What you will do
Give back an exact copy of the entries beneath, minus the pictures.

::: Dataset records

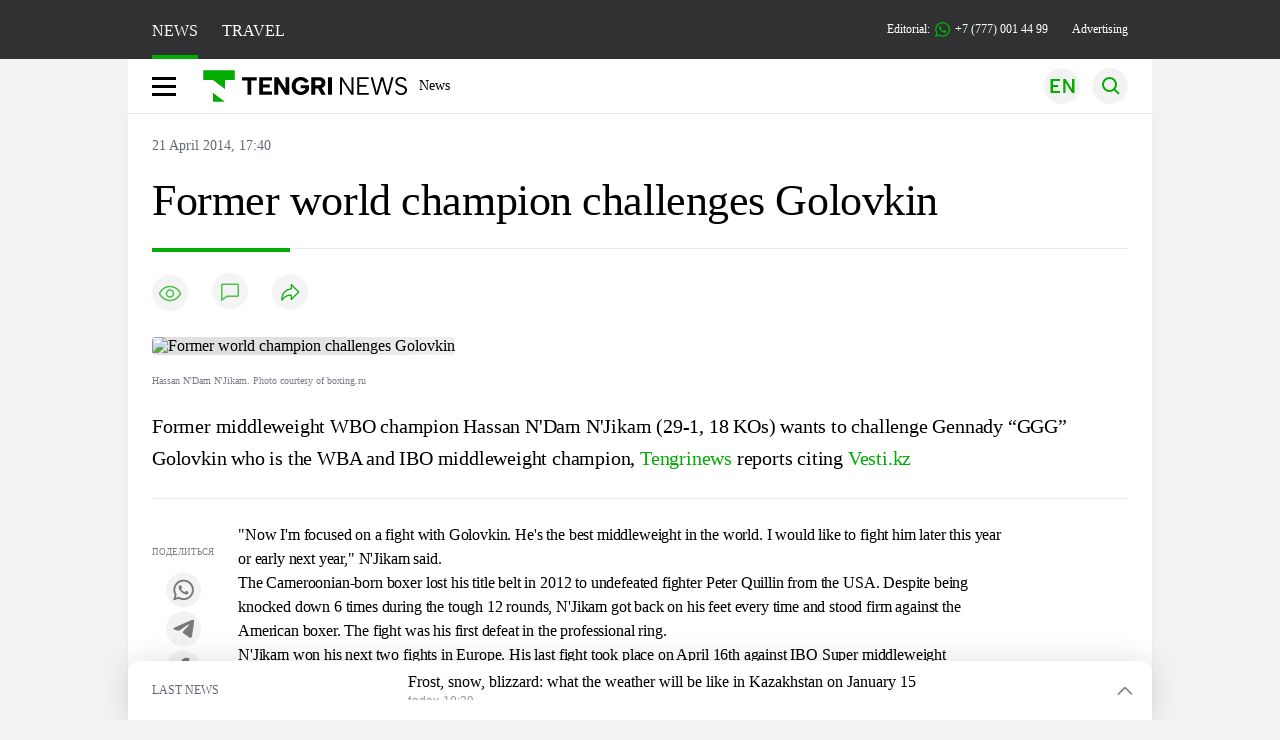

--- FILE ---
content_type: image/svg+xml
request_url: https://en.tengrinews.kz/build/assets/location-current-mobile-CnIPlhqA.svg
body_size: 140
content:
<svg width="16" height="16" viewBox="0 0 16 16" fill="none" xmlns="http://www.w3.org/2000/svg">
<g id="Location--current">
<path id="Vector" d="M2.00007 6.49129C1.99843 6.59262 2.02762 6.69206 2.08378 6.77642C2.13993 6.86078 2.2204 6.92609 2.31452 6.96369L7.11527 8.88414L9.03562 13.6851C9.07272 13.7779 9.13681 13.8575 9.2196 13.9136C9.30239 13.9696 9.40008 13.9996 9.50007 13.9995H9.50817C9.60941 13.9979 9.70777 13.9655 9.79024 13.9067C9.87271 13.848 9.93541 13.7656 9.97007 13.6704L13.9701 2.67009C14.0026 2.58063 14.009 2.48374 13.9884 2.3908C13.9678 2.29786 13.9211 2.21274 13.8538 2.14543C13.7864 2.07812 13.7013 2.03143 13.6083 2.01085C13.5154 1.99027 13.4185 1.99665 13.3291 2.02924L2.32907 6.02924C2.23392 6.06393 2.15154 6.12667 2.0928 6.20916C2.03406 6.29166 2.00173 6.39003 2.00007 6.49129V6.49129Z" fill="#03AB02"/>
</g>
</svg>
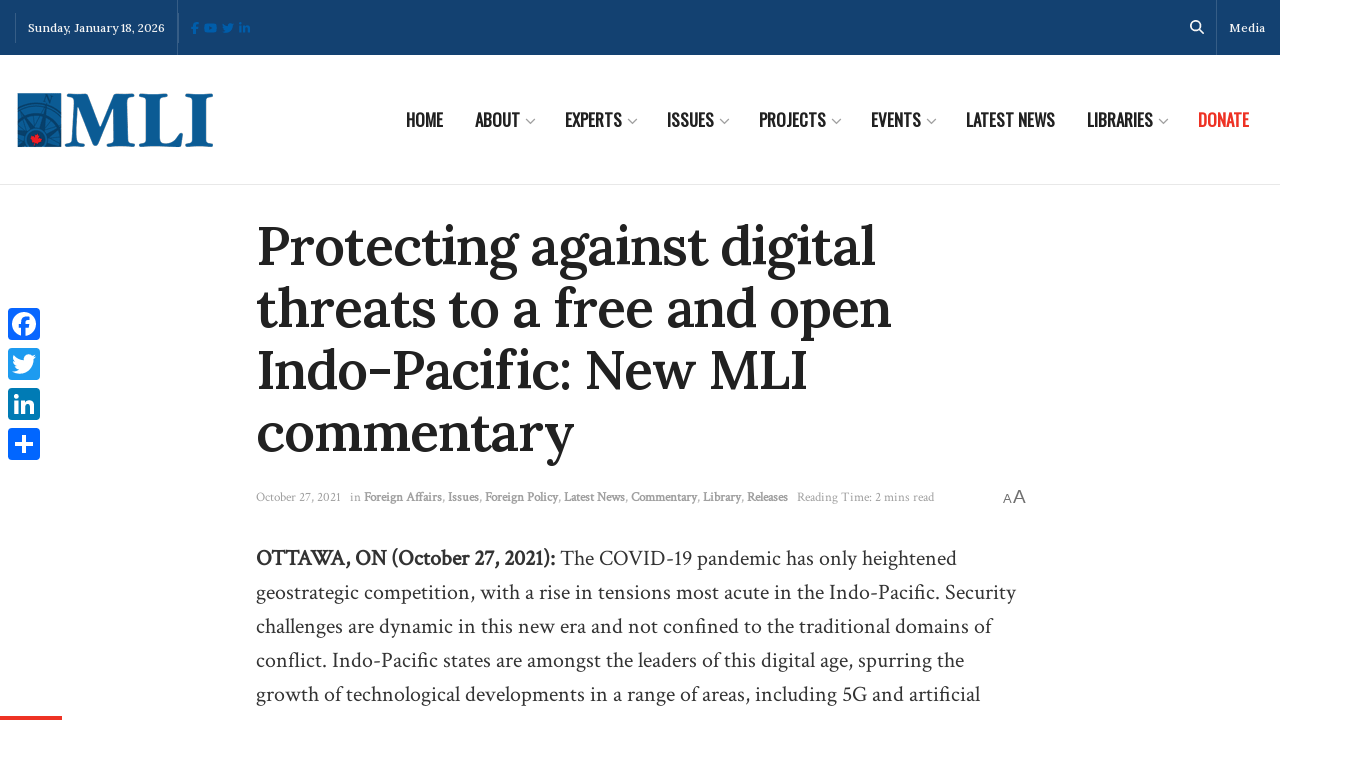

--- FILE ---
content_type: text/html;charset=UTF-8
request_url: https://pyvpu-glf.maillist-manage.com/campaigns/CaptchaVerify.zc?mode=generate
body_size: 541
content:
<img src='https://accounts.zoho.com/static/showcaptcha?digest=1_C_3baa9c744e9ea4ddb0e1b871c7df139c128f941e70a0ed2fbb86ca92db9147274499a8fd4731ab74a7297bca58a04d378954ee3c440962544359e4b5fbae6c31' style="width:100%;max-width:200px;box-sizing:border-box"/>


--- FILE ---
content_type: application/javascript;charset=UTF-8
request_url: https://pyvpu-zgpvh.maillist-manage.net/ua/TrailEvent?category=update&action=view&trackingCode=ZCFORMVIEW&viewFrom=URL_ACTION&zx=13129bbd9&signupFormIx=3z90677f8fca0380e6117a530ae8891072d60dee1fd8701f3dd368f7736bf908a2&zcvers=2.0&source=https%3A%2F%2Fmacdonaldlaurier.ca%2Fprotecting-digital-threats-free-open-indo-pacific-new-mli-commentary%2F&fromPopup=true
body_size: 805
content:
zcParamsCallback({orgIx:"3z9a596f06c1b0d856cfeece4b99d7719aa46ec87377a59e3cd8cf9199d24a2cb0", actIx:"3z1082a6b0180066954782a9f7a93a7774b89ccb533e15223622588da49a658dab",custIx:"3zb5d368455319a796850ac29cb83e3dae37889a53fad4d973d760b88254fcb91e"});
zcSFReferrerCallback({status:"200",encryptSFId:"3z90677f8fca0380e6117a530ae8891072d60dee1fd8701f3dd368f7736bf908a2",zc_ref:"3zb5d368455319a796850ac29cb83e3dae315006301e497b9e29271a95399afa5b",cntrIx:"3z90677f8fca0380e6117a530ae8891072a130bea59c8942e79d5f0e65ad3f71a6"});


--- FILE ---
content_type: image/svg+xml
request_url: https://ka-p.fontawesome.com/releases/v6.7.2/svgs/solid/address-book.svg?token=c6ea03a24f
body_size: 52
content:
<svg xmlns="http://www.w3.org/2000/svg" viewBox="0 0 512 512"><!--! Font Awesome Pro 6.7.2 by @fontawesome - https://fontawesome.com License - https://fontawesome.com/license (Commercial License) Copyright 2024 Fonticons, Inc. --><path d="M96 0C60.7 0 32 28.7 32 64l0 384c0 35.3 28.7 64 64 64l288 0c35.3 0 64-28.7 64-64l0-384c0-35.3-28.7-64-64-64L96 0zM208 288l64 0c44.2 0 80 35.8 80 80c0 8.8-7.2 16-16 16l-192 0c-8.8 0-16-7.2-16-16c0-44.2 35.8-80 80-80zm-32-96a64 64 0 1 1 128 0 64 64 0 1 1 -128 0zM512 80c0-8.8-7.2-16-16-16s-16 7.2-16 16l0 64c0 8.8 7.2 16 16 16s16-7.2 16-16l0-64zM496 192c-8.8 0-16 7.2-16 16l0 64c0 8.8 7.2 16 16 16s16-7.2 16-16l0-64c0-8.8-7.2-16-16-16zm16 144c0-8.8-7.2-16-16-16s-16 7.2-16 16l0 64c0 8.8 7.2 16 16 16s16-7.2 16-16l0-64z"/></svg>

::::::

Reply
--- FILE ---
content_type: image/svg+xml
request_url: https://en.tengrinews.kz/build/assets/location-current-mobile-CnIPlhqA.svg
body_size: 140
content:
<svg width="16" height="16" viewBox="0 0 16 16" fill="none" xmlns="http://www.w3.org/2000/svg">
<g id="Location--current">
<path id="Vector" d="M2.00007 6.49129C1.99843 6.59262 2.02762 6.69206 2.08378 6.77642C2.13993 6.86078 2.2204 6.92609 2.31452 6.96369L7.11527 8.88414L9.03562 13.6851C9.07272 13.7779 9.13681 13.8575 9.2196 13.9136C9.30239 13.9696 9.40008 13.9996 9.50007 13.9995H9.50817C9.60941 13.9979 9.70777 13.9655 9.79024 13.9067C9.87271 13.848 9.93541 13.7656 9.97007 13.6704L13.9701 2.67009C14.0026 2.58063 14.009 2.48374 13.9884 2.3908C13.9678 2.29786 13.9211 2.21274 13.8538 2.14543C13.7864 2.07812 13.7013 2.03143 13.6083 2.01085C13.5154 1.99027 13.4185 1.99665 13.3291 2.02924L2.32907 6.02924C2.23392 6.06393 2.15154 6.12667 2.0928 6.20916C2.03406 6.29166 2.00173 6.39003 2.00007 6.49129V6.49129Z" fill="#03AB02"/>
</g>
</svg>

--- FILE ---
content_type: text/html;charset=UTF-8
request_url: https://pyvpu-glf.maillist-manage.com/campaigns/CaptchaVerify.zc?mode=generate
body_size: 541
content:
<img src='https://accounts.zoho.com/static/showcaptcha?digest=1_C_3baa9c744e9ea4ddb0e1b871c7df139c128f941e70a0ed2fbb86ca92db9147274499a8fd4731ab74a7297bca58a04d378954ee3c440962544359e4b5fbae6c31' style="width:100%;max-width:200px;box-sizing:border-box"/>


--- FILE ---
content_type: application/javascript;charset=UTF-8
request_url: https://pyvpu-zgpvh.maillist-manage.net/ua/TrailEvent?category=update&action=view&trackingCode=ZCFORMVIEW&viewFrom=URL_ACTION&zx=13129bbd9&signupFormIx=3z90677f8fca0380e6117a530ae8891072d60dee1fd8701f3dd368f7736bf908a2&zcvers=2.0&source=https%3A%2F%2Fmacdonaldlaurier.ca%2Fprotecting-digital-threats-free-open-indo-pacific-new-mli-commentary%2F&fromPopup=true
body_size: 805
content:
zcParamsCallback({orgIx:"3z9a596f06c1b0d856cfeece4b99d7719aa46ec87377a59e3cd8cf9199d24a2cb0", actIx:"3z1082a6b0180066954782a9f7a93a7774b89ccb533e15223622588da49a658dab",custIx:"3zb5d368455319a796850ac29cb83e3dae37889a53fad4d973d760b88254fcb91e"});
zcSFReferrerCallback({status:"200",encryptSFId:"3z90677f8fca0380e6117a530ae8891072d60dee1fd8701f3dd368f7736bf908a2",zc_ref:"3zb5d368455319a796850ac29cb83e3dae315006301e497b9e29271a95399afa5b",cntrIx:"3z90677f8fca0380e6117a530ae8891072a130bea59c8942e79d5f0e65ad3f71a6"});


--- FILE ---
content_type: image/svg+xml
request_url: https://ka-p.fontawesome.com/releases/v6.7.2/svgs/solid/address-book.svg?token=c6ea03a24f
body_size: 52
content:
<svg xmlns="http://www.w3.org/2000/svg" viewBox="0 0 512 512"><!--! Font Awesome Pro 6.7.2 by @fontawesome - https://fontawesome.com License - https://fontawesome.com/license (Commercial License) Copyright 2024 Fonticons, Inc. --><path d="M96 0C60.7 0 32 28.7 32 64l0 384c0 35.3 28.7 64 64 64l288 0c35.3 0 64-28.7 64-64l0-384c0-35.3-28.7-64-64-64L96 0zM208 288l64 0c44.2 0 80 35.8 80 80c0 8.8-7.2 16-16 16l-192 0c-8.8 0-16-7.2-16-16c0-44.2 35.8-80 80-80zm-32-96a64 64 0 1 1 128 0 64 64 0 1 1 -128 0zM512 80c0-8.8-7.2-16-16-16s-16 7.2-16 16l0 64c0 8.8 7.2 16 16 16s16-7.2 16-16l0-64zM496 192c-8.8 0-16 7.2-16 16l0 64c0 8.8 7.2 16 16 16s16-7.2 16-16l0-64c0-8.8-7.2-16-16-16zm16 144c0-8.8-7.2-16-16-16s-16 7.2-16 16l0 64c0 8.8 7.2 16 16 16s16-7.2 16-16l0-64z"/></svg>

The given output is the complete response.